▸ **Source**
Highlights of the New Rule
Pay Ratio Disclosure Requirement
As required by the Dodd-Frank Act, the rule would amend existing executive compensation disclosure rules to require companies to disclose:
- The median of the annual total compensation of all its employees, except the CEO;
- The annual total compensation of its CEO; and
- The ratio of those two amounts.
Methodology for Identifying the Median Employee
To identify the median employee, the rule would allow companies to select a methodology based on their own facts and circumstances. A company could use its total employee population or a statistical sampling of that population and/or other reasonable methods. A company could, for example, identify the median of its population or sample using:
- Annual total compensation as determined under existing executive compensation rules; or
- Any consistently-applied compensation measure from compensation amounts reported in its payroll or tax records.
A company could apply a cost-of-living adjustment to the compensation measure used to identify the median employee. If a company applies this adjustment, it would need to use the same cost-of-living adjustment in calculating the median employee’s annual total compensation. To provide context for this adjustment, a company electing to present the pay ratio in this manner must also disclose the median employee’s annual total compensation and the pay ratio without the cost-of-living adjustment.
A company also would be permitted to identify its median employee once every three years unless there has been a change in its employee population or employee compensation arrangements that it reasonably believes would result in a significant change to its pay ratio disclosure. Also, within those three years, if the median employee’s compensation changes, the company may use another employee with substantially similar compensation as its median employee.
Determination of Total Compensation
A company would be required to calculate the annual total compensation for its median employee using the same rules that apply to the CEO’s compensation. “Annual total compensation” means total compensation for the last completed fiscal year, calculated using the definition of “total compensation” in existing executive compensation rules, namely Item 402(c)(2)(x) of Regulation S-K. The rule would allow companies to use reasonable estimates when calculating any elements of the annual total compensation.

▸ **Task inputs**
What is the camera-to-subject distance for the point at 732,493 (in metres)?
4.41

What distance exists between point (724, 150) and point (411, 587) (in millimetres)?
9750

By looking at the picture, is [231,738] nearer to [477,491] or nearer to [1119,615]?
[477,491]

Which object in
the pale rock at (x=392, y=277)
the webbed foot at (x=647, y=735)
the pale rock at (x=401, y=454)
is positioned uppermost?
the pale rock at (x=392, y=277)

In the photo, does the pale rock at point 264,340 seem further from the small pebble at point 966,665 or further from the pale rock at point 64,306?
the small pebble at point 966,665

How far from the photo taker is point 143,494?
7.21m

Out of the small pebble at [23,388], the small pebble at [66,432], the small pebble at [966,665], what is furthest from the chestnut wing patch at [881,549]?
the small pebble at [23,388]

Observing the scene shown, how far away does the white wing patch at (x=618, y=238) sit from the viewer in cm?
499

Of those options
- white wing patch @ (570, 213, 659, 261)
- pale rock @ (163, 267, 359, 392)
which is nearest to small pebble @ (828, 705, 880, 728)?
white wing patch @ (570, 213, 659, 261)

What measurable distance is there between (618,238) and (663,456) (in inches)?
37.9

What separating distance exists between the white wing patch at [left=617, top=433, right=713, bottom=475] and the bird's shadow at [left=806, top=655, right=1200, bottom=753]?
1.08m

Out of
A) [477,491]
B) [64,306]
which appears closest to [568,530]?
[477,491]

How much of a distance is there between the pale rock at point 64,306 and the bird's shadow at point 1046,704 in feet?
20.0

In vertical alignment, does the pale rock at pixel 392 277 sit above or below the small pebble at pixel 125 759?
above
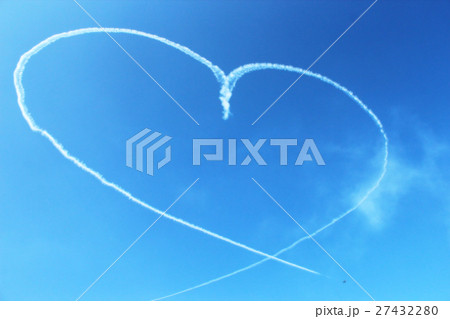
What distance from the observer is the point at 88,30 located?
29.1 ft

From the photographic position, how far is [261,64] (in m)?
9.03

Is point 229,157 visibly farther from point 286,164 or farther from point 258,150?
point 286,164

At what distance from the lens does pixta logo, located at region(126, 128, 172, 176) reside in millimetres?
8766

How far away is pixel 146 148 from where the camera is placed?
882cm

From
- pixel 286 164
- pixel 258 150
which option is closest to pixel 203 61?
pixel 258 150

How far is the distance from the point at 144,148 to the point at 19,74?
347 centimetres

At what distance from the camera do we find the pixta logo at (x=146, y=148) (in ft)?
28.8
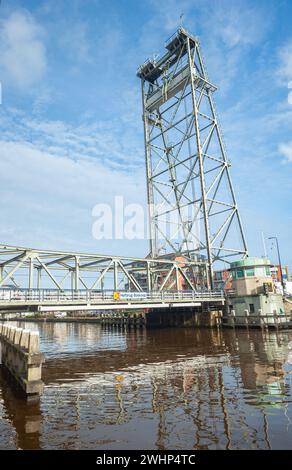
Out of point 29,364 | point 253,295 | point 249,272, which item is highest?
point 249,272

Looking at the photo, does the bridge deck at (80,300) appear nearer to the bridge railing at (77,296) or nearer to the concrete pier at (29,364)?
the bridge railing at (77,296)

--

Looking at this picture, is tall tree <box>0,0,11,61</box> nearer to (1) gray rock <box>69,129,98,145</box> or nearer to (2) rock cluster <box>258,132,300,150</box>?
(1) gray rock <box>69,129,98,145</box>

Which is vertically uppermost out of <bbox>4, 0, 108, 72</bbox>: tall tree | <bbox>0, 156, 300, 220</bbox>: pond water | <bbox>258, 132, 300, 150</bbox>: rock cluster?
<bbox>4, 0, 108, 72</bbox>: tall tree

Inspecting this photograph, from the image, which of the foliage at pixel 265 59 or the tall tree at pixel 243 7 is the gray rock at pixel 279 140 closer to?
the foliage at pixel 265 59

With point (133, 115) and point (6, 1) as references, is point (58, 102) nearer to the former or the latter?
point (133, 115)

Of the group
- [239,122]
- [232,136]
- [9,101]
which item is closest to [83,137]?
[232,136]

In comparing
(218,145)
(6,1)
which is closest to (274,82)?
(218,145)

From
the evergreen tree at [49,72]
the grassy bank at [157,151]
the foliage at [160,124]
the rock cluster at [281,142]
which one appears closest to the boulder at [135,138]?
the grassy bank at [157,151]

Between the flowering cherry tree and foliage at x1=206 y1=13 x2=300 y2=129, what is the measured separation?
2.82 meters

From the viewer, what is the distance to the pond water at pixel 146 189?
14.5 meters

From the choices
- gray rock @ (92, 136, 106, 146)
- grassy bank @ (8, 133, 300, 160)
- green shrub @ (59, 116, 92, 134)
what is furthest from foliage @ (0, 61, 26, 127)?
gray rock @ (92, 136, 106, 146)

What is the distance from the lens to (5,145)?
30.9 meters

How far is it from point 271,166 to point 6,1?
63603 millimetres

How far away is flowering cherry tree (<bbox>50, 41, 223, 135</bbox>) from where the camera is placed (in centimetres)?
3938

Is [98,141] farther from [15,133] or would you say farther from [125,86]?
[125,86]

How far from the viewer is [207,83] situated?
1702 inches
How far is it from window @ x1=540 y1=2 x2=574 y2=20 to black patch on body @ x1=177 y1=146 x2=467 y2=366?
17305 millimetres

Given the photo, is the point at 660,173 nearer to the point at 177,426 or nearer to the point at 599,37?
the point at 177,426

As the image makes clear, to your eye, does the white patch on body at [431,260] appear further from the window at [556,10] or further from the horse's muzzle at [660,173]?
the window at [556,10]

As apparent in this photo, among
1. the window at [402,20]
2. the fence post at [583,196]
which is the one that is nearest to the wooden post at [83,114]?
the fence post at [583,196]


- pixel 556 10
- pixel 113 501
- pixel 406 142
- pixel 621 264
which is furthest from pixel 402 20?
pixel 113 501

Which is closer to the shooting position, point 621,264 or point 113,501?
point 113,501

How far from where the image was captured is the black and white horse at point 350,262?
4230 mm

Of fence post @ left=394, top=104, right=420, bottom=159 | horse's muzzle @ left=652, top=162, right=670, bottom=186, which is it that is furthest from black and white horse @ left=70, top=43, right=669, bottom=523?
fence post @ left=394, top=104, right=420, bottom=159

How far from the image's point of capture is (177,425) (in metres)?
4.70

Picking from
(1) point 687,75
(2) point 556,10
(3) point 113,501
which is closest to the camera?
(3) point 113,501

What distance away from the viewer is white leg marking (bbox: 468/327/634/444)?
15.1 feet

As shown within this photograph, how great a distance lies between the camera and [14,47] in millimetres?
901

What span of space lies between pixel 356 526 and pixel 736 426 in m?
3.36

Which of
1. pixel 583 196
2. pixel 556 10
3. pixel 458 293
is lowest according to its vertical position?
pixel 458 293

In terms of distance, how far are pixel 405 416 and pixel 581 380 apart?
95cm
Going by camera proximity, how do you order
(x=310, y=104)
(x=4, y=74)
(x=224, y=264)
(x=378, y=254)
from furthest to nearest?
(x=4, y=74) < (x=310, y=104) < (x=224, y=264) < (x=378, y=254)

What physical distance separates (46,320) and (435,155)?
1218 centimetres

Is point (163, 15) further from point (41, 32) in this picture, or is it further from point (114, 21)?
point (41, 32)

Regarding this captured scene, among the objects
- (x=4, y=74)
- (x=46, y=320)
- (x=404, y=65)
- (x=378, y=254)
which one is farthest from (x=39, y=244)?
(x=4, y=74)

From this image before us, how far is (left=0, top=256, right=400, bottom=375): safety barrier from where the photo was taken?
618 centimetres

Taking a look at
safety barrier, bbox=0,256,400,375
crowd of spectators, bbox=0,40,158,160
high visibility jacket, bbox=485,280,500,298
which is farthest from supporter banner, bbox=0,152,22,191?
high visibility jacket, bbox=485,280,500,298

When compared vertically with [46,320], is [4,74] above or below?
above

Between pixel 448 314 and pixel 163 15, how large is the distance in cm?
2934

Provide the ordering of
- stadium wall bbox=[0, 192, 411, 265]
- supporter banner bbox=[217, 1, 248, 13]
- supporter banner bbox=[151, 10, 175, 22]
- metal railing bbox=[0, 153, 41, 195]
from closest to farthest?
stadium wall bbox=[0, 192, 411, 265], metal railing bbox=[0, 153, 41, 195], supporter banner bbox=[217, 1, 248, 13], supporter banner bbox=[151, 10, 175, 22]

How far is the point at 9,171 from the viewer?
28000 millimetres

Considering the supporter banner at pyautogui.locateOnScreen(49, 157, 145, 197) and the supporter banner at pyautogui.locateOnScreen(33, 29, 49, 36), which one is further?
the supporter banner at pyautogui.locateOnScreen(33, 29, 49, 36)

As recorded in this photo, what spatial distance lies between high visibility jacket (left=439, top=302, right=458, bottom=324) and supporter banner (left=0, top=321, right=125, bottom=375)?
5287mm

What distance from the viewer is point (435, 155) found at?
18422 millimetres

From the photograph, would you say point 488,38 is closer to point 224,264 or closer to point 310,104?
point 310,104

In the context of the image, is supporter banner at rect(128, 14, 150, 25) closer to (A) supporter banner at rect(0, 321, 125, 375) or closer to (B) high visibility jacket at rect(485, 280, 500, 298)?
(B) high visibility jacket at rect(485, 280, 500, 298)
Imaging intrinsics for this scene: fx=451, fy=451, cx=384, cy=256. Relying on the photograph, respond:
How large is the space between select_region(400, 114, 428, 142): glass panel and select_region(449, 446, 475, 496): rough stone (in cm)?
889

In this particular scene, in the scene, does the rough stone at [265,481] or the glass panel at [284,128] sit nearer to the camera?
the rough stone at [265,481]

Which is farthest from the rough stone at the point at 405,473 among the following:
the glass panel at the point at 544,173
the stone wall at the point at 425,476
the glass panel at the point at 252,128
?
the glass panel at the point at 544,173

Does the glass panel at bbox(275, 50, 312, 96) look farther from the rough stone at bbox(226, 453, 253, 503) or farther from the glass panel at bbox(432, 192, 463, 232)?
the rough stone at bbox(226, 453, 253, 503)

▸ **Directives**
(a) Return each line of the listing that contains the string "uppermost".
(b) Please carry on the pay ratio rule summary from the point where it stops.
The pay ratio rule summary and the listing come from unrelated sources.

▸ **Results for the exercise**
(a)
is positioned uppermost?
Which is vertically uppermost out of <bbox>4, 0, 108, 72</bbox>: tall tree | <bbox>0, 156, 300, 220</bbox>: pond water | <bbox>258, 132, 300, 150</bbox>: rock cluster?

(b)
Identification of Employee Population
A company would be permitted to select a date within the last three months of its last completed fiscal year on which to determine the employee population for purposes of identifying the median employee.
Subject to certain exceptions, the company would be required to include all employees – U.S. and non-U.S., full-time, part-time, temporary and seasonal – employed by the company or any of its consolidated subsidiaries in performing its pay ratio calculation. Individuals employed by unaffiliated third parties or independent contractors would not be considered to be employees of the company.
A company could exclude non-U.S. employees from the determination of its median employee in two circumstances:
- Non-U.S. employees that are employed in a jurisdiction with data privacy laws that make the company unable to comply with the rule without violating those laws. The company would be required to obtain a legal opinion from counsel on the inability of the company to obtain or process the information necessary for compliance with the rule without violating the jurisdiction’s laws or regulations governing data privacy.
- Up to 5 percent of its non-U.S. employees, including any non-U.S. employees excluded using the data privacy exemption. If a company excludes any non-U.S. employee in a particular jurisdiction, it must exclude all non-U.S. employees in that jurisdiction.
Companies would be permitted, but not required, to annualize the total compensation for a permanent employee who did not work for the entire year, such as a new hire. In contrast, full-time equivalent adjustments for part-time workers and annualizing adjustments for temporary and seasonal workers would not be permitted when calculating the required pay ratio.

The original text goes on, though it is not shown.